The point is not that
investing in foreign companies is necessarily a mistake. U.S. investment, in
fact, is likely to improve standards of disclosure and accounting in many
foreign corporations. And foreign investment is often crucial to a company's
development. The U.S. railroads, for instance, would not have been built
without British capital. But foreign investment takes place in a realm, even
today, where the rules that govern U.S. markets do not always apply. "It has
been most demoralizing," a British emissary to a U.S. company wrote his bosses
in the late 1890s. "Even one of our own Directors in New York, when asked to
give us some information as to what had become of the English capital sent
out--what do you think he said?
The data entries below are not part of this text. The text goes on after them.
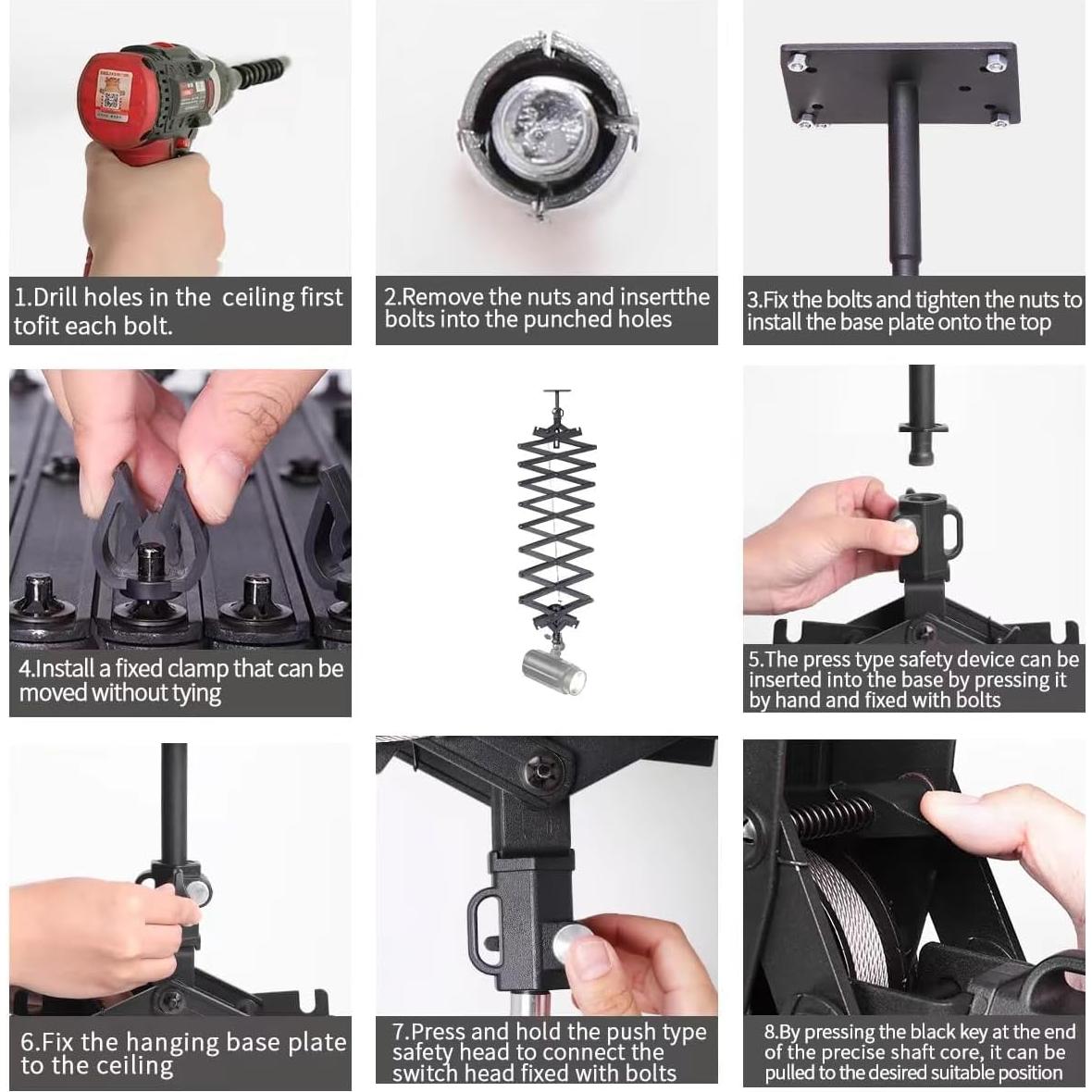 1.Drill holes in the ceiling first tofit each bolt.

2.Remove the nuts and insertthe bolts into the punched holes

3.Fix the bolts and tighten the nuts to install the base plate onto the top

4.Install a fixed clamp that can be moved without tying

5.The press type safety device can be inserted into the base by pressing it by hand and fixed with bolts

6.Fix the hanging base plate to the ceiling

7.Press and hold the push type safety head to connect the switch head fixed with bolts

8.By pressing the black key at the end of the precise shaft core, it can be pulled to the desired suitable position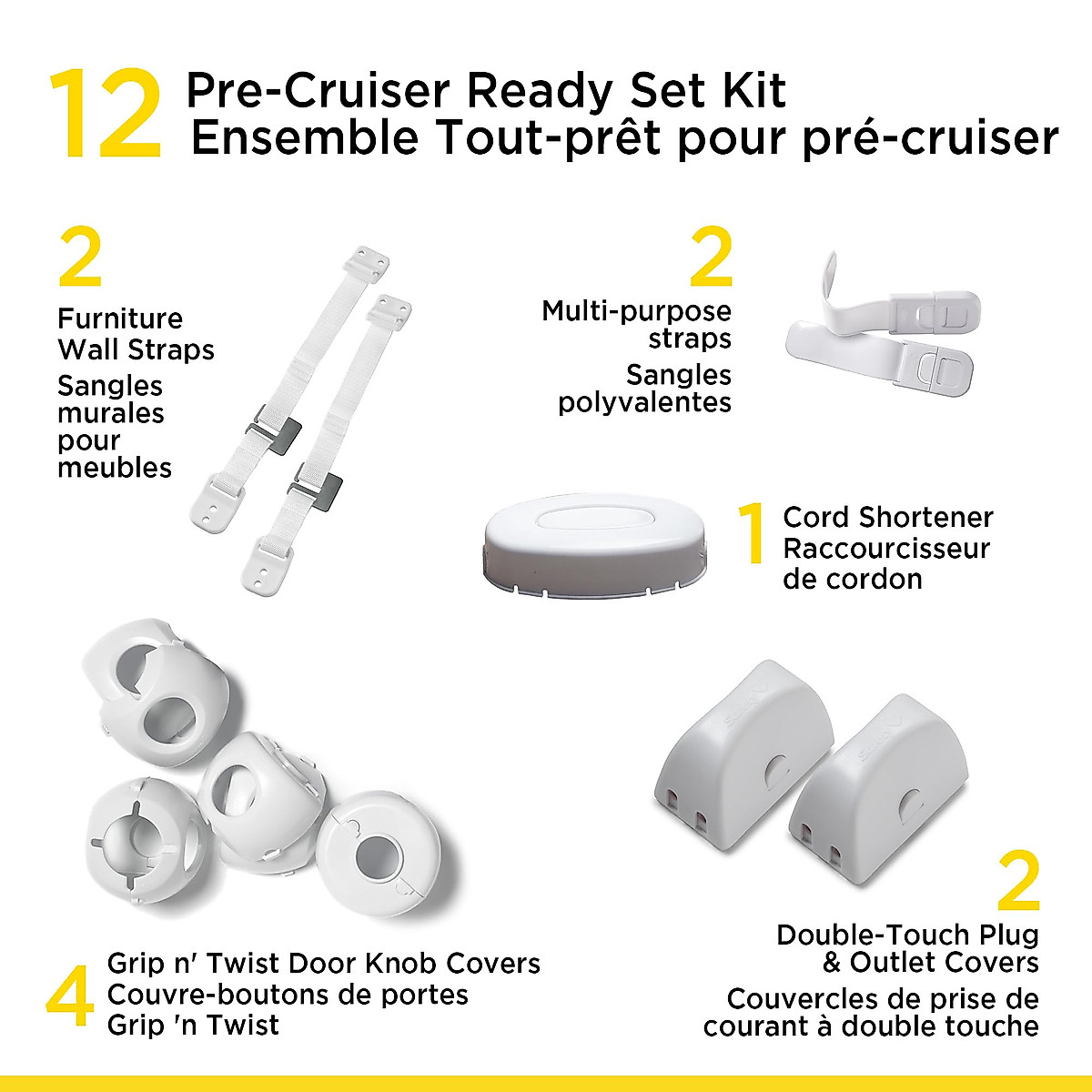 12 Pre-Cruiser Ready Set Kit
Ensemble Tout-prêt pour pré-cruiser

2
Furniture Wall Straps
Sangles murales pour meubles

2
Multi-purpose straps
Sangles polyvalentes

1 Cord Shortener
Raccourcisseur de cordon

4 Grip n' Twist Door Knob Covers
Couvre-boutons de portes Grip 'n Twist

2
Double-Touch Plug & Outlet Covers
Couvercles de prise de courant à double touche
He told us, 'Well, really, Sir, that is what I
am always asking, but which I can never get to know.' " It's not that hard to
imagine a similar message being sent home by someone investigating what
happened to Tsingtao.
What the fad for foreign
IPOs ignores is the massive uncertainty still attached to foreign markets, even
as it has led U.S. investors to overlook everything they take for granted at
home: regular reports, corporate accountability, open books, the Securities and
Exchange Commission. After all, transparent and efficient markets are not
natural but rather man-made. And what the triumph of capitalism in the last
decade has hidden is the reality that in most places, those markets have not
yet been built. Caveat emptor, indeed.